It does not do much justice to give Lie derivative just one day, but it is nice to first meet it then slowly get famliar with it.

$\gdef\cD{\mathcal D} \gdef\cL{\mathcal L}$

Let $M$ be a smooth manifold, $X$ be a vector field, $\Phi: \cD \to M$ is the flow, where $\cD \subset M \times \R$ is the open subset of the flow domain. For simplicity, assume $M$ is compact, and then $\cD = M \times \R$.

Give a smooth function $f$, we have seen how to take directional derivatives of $f$ along $X$. How do we take derivatives of a vector field $Y$ along $X$?

Recall that $\Phi_t$ is a diffeomorphism of $M$ for $t \in \R$, hence one can carry everything on $M$ along $\Phi_t$, such as functions, vector fields, one forms. Hence, we define the derivative of $Y$ along $X$ as $\cL_X Y: = \lim_{t \to 0} \frac{(\Phi_{-t})_* Y - Y}{t}.$ To be more concrete, suppose we are standing at the point $p$. Denote $p(t) = \Phi_t(p)$. What is $(\cL_X Y)_p$? For a small time $t$, we ask, what is the value of the vector field $Y$ at $p(t)$. Our neighbor at $p(t)$ tells us the result, but it is a vector at $T_{p(t)} M$, not here $T_p M$. Alas! Remember, we cannot compare tangent vectors at different points. (Until a bit later, when we learn about parallel transport and connection.) However, we can use diffeomorphism $\Phi_{-t}$ to up-root the entire neighborhood of $p(t)$, and put it right on top of $p$. Thus, the tangent vector $Y|_{p(t)}$ becomes $(D \Phi_{-t} |_{p(t)})(Y|_{p(t)}) \in T_p M$, then we can compare with $Y|_p$, we get $\cL_X Y|_p = \lim_{t \to 0} \frac{(D \Phi_{-t} |_{p(t)})(Y|_{p(t)}) - Y|_p}{t}.$ This is the meaning of the above expression.

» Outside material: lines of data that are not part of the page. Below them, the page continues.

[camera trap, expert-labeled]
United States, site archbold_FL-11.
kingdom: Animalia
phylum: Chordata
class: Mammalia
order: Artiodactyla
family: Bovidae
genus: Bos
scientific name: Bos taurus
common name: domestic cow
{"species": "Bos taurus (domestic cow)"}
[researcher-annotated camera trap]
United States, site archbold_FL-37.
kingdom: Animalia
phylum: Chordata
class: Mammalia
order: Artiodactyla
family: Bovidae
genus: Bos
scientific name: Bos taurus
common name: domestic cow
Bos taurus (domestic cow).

So far, this is only a limit, who knows if it exists or not? Well, we can do local computation, and realize that it is indeed well-defined. And, in fact, it is easy to compute! We have $\cL_X Y = [X, Y].$ Note that, judging from the RHS, the role of $X$ and $Y$ somehow become symmetric.

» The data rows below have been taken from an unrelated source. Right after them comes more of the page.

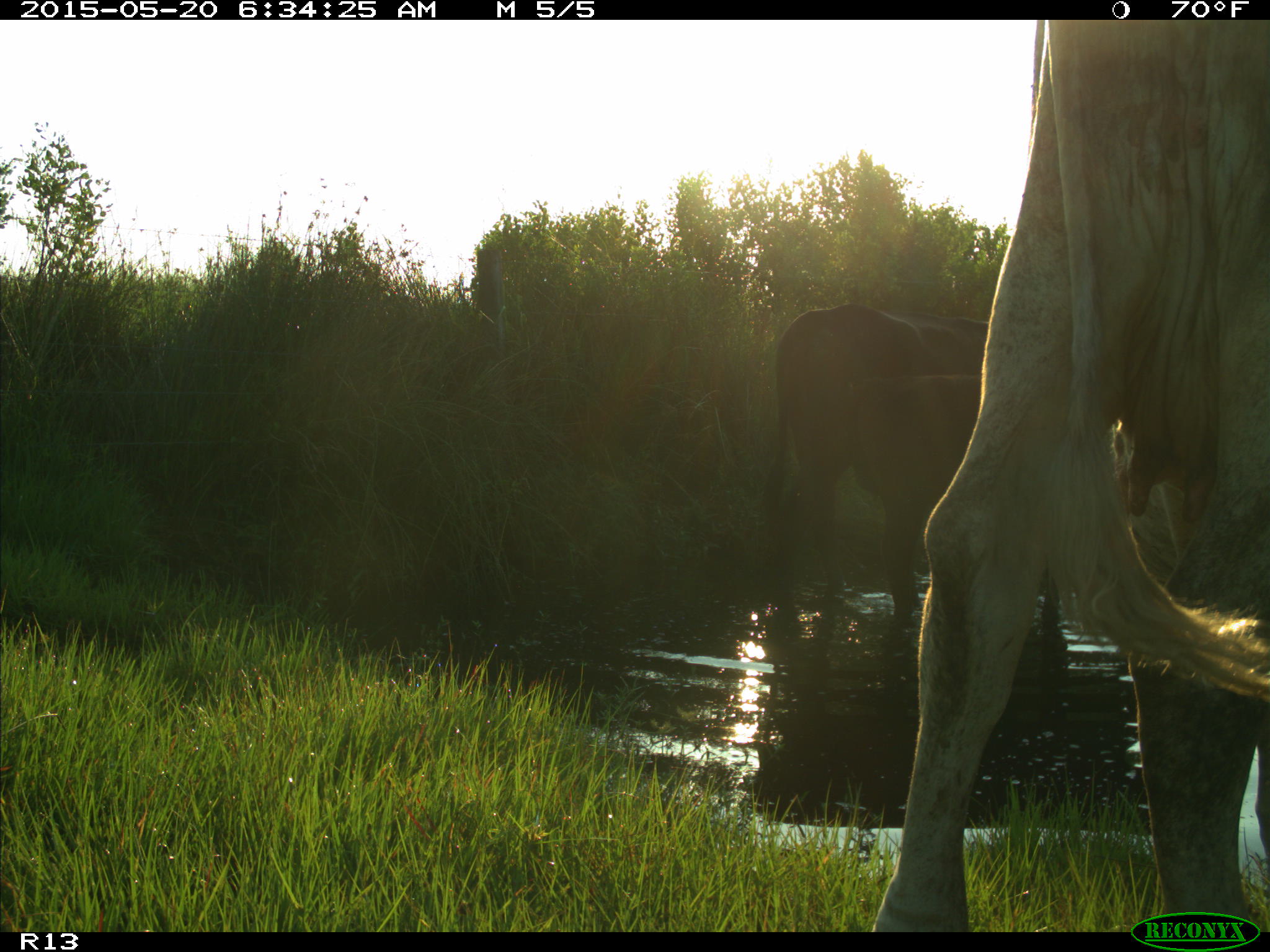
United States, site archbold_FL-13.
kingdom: Animalia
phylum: Chordata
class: Mammalia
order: Artiodactyla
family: Bovidae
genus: Bos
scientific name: Bos taurus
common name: domestic cow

One can also define Lie derivatives of one-forms $\lambda$ $\cL_X \lambda: = \lim_{t \to 0} \frac{\Phi_{t}^*\lambda - \lambda}{t}.$ We could have written $(\Phi_{-t})_*\lambda$, pushing forward a differential form along a diffeomorphism. However, it is customary to 'pull-back' differential form, hence we write $\Phi_{t}^*$. We will tell you a nice formula for Lie derivative on one-form a bit later.

More generally, if one is given a section $T$ of a bundle $(TM)^{\otimes k} \otimes (TM)^{\otimes k}$ (such a section is a so-called $(k,l)$-type tensor), we can define $\cL_X T: = \lim_{t \to 0} \frac{(\Phi_{-t})_* T - T}{t}.$ Note that the definition is exactly the same.

The Lie derivatives satisfies the Leibniz rules. If $Y$ is a vector field, $f$ is a function, we have $\cL_X (f Y) = \cL_X (f) Y + f \cL_X (Y)$ where we note that $\cL_X(f) = X(f)$

Can we deduce how Lie derivative acts on 1-form $\lambda$? We try to guess using Leibniz rule $\cL_X( \lambda (Y)) = \cL_X(\lambda) (Y) + \lambda (\cL_X Y)$ Hence, we get $\cL_X(\lambda) (Y) = \cL_X( \lambda (Y)) - \lambda ([X, Y])$ So, if in local chart we have $\lambda = \lambda_i dx^i$ and $X = X^i \d_i$, we have $(\cL_X \lambda)(\d_j) = X(\lambda_j) - \lambda([X^i \d_i, \d_j]) = X^i \d_i(\lambda_j) - \lambda_k dx^k( - \d_j(X^i) \d_i) = X^i \d_i(\lambda_j) + \lambda_i \d_j X^i.$